## What you will do
Only the lines from the line holding "From the shooting" to the last line should be output, each exactly as given.

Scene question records
((
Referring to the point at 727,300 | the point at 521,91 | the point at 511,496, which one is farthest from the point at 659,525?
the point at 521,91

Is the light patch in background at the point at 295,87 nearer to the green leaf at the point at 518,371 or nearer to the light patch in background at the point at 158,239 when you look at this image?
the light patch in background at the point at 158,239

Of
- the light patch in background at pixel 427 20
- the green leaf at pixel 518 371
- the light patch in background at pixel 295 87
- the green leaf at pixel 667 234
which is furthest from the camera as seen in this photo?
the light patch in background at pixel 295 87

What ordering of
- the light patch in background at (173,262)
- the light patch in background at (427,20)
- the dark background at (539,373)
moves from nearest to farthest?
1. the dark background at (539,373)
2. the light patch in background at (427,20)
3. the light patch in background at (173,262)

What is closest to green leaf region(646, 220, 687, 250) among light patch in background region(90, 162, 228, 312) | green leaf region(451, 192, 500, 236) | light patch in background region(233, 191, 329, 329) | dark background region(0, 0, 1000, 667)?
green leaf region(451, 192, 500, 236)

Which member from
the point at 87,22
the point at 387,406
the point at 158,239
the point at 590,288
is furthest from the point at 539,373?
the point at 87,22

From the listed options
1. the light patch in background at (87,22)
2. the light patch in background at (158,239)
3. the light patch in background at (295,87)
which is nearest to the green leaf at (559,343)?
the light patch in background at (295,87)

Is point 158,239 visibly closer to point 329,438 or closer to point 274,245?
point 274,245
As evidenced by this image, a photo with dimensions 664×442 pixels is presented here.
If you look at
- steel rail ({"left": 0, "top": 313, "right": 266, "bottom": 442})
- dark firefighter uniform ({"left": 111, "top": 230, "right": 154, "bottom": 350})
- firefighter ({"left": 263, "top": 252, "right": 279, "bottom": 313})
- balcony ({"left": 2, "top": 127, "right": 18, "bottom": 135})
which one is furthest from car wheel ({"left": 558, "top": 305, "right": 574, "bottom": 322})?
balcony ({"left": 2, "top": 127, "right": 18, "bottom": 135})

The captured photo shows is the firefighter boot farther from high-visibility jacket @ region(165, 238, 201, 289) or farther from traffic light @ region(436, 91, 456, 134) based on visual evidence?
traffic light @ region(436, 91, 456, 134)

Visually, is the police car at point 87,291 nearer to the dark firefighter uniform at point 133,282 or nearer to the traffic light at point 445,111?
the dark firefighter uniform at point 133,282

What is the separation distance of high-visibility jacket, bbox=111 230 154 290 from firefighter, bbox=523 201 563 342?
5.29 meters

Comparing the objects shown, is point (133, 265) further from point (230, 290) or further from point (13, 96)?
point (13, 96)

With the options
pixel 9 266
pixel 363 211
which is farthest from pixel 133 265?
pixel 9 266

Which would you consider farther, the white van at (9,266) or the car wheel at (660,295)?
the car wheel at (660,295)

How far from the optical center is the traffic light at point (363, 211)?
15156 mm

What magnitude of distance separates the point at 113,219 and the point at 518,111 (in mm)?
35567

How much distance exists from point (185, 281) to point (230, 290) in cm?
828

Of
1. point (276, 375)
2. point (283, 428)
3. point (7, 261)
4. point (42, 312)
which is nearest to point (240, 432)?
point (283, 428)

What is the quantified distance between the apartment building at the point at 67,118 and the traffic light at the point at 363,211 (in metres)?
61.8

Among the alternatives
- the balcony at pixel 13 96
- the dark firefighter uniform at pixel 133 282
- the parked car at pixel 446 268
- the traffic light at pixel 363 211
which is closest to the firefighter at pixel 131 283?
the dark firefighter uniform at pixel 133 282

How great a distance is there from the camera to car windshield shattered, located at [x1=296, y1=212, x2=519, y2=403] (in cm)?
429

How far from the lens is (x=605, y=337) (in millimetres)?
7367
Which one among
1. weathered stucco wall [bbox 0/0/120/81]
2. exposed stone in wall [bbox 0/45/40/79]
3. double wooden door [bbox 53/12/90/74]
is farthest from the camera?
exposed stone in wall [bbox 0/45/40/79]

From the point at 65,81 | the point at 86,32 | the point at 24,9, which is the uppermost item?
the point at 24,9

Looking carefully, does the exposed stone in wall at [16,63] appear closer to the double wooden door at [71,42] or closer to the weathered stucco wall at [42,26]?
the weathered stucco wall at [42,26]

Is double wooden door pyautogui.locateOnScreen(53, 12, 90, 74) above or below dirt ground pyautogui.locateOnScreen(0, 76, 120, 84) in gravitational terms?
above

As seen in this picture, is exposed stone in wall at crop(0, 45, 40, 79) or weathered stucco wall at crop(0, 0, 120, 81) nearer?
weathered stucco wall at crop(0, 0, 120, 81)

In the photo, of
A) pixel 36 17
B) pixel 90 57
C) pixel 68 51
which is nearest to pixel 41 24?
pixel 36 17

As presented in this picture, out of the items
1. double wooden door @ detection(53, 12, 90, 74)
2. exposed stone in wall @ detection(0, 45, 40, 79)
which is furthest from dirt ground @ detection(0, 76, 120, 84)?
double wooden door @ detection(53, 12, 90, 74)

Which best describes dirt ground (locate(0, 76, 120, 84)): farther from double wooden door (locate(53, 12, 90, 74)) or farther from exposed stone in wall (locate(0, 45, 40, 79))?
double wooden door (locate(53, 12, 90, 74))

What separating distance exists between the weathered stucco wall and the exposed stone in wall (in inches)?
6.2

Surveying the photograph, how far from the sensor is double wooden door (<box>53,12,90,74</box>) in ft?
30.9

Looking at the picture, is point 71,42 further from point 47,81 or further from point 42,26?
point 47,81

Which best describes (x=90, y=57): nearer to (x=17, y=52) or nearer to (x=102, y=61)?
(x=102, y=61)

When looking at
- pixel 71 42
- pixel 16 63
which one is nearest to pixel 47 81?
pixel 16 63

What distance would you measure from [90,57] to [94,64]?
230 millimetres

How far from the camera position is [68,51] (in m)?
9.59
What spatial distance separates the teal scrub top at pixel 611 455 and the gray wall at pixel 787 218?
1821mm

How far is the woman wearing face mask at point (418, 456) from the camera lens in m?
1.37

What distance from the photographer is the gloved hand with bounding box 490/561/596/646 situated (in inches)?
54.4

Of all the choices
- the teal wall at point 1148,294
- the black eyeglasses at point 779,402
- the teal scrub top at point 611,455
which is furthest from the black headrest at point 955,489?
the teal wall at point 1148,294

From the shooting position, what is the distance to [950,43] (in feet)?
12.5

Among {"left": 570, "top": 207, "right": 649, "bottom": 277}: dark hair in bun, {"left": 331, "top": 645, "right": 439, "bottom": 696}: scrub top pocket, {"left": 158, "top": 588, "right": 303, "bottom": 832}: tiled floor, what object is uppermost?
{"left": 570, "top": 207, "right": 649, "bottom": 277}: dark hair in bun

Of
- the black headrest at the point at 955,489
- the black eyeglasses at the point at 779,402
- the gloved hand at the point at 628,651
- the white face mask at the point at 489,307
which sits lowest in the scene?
))
## Result
From the shooting position, what is the distance to [950,43] (in feet)?
12.5

Among {"left": 570, "top": 207, "right": 649, "bottom": 277}: dark hair in bun, {"left": 331, "top": 645, "right": 439, "bottom": 696}: scrub top pocket, {"left": 158, "top": 588, "right": 303, "bottom": 832}: tiled floor, what object is uppermost?
{"left": 570, "top": 207, "right": 649, "bottom": 277}: dark hair in bun

Of
- the black headrest at the point at 955,489
- the black eyeglasses at the point at 779,402
- the gloved hand at the point at 628,651
- the white face mask at the point at 489,307
which sits lowest in the scene?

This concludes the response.